Le départ de Florian Philippot

Publié le par Eminescu

 

Florian Philippot a claqué la porte du FN, il y a un peu plus d'une semaine ; on ne peut que s'en réjouir. Cet homme, homosexuel notoire, est responsable du désastre de la présidentielle et des orientations qui plombent le parti depuis quelques années.

 

Pourquoi donc centrer la fin de campagne sur une sortie de l'euro – avec, sur le sujet, toutes les cafouillages que l'on connaît ? Pourquoi effrayer bêtement l'électeur de base, le retraité, le petit épargnant, qui pense avant tout à son bas de laine ? La civilisation peut bien s'effondrer autour de lui, l'électeur moyen n'a pas envie de voir ses économies se changer en monnaie de singe avec un retour du franc. Comme dirait Machiavel, il ne faut pas considérer les hommes tels qu'ils devraient être, mais tels qu'ils sont réellement, c'est-à-dire égoïstes, voire même mesquins. Dans l'absolu, Marine Le Pen aurait dû orienter les débats sur le coût de l'immigration, l'islamisme et, pour le volet social, sur le chômage de masse. Après les attentats et le quinquennat calamiteux de Hollande, un boulevard s'ouvrait devant elle. La question de l'euro ne se serait posé qu'une fois au pouvoir.

- EXERCICE
Poursuivez le billet consacré au départ de Florian Philippot à la suite de sa dernière phrase. Le matériel qui suit n'intervient en rien dans ce travail.

- DONNÉES FOURNIES
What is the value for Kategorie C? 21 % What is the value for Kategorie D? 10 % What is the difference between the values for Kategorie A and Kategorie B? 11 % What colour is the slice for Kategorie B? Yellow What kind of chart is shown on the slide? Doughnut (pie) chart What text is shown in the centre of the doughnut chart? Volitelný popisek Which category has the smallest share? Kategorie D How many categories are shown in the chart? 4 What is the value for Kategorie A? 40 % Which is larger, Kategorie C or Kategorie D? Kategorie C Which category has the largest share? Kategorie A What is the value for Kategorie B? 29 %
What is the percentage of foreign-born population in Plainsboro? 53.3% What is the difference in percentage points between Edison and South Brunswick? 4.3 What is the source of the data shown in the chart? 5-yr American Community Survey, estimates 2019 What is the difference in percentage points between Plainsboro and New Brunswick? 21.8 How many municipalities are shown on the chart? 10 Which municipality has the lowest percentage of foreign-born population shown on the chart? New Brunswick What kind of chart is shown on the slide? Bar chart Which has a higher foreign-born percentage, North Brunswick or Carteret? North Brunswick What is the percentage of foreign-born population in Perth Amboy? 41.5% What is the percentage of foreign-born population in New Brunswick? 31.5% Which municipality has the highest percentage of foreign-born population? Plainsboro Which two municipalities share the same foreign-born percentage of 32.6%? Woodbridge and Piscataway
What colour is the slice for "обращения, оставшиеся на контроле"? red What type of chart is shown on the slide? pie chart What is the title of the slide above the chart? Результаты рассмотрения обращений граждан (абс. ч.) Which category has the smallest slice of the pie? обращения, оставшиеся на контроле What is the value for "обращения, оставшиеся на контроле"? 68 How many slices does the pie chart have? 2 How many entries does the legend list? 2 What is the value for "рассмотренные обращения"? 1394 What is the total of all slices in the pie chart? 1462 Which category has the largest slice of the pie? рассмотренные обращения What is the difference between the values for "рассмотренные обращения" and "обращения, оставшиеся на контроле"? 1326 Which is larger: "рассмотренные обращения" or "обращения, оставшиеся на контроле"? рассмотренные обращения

- RÉPONSE RÉDIGÉE
 

Outre cette erreur stratégique, Florian Philippot a vidé le FN de sa substance alors que les Français ont plus que jamais besoin d'un parti qui incarne les valeurs de la nation. Il a fait de cette création assez extraordinaire de Jean-Marie Le Pen le pendant des Insoumis, teinté de patriotisme. De libéral dans les années 80, le FN est devenu social, presque mitterrandien et, à écouter Marine Le Pen au hasard d'un changement de station radio, il m'est arrivé de me demander si ce n'était pas une femme de gauche que j'entendais.

 

Quand je pense à mes collègues qui crient au fascisme en entendant son nom. Quelle blague !

 

Non. Il faut espérer que le parti que nous soutenons revienne à ses fondamentaux. Qu'il soit favorable à plus d'état, dans une tradition colbertiste, typiquement française, pourquoi pas. Mais l'enjeu n'est pas là, l'enjeu n'est pas bassement économique, il est civilisationnel. Il s'agit de savoir si une nation millénaire comme la France se laissera submerger et détruire par l'immigration de masse voulue par des élites inconscientes et criminelles, ou si elle retrouvera son essence, sa spécificité, sa grandeur. Et, soit dit en passant, je ne suis pas pessimiste comme Michel Onfray. Tout n'est pas perdu. Nous disposons encore  de tous les atouts nécessaires à ce redressement que j'appelle de tous mes vœux.

 

Florian Philippot, le « mignon », comme l'appelait Jean-Marie Le Pen, n'était pas le conseiller dont Marine avait besoin. Il avait bien trop à cœur de donner des gages de bonne conduite à des médias qui, quelque effort qu'ils fassent, crache copieusement sur les nationalistes. C'est un courtisan, un politicard. Espérons qu'il ne cause pas, avec son association « Les Patriotes », le tort qu'un Bruno Maigret a causé au Font National en son temps.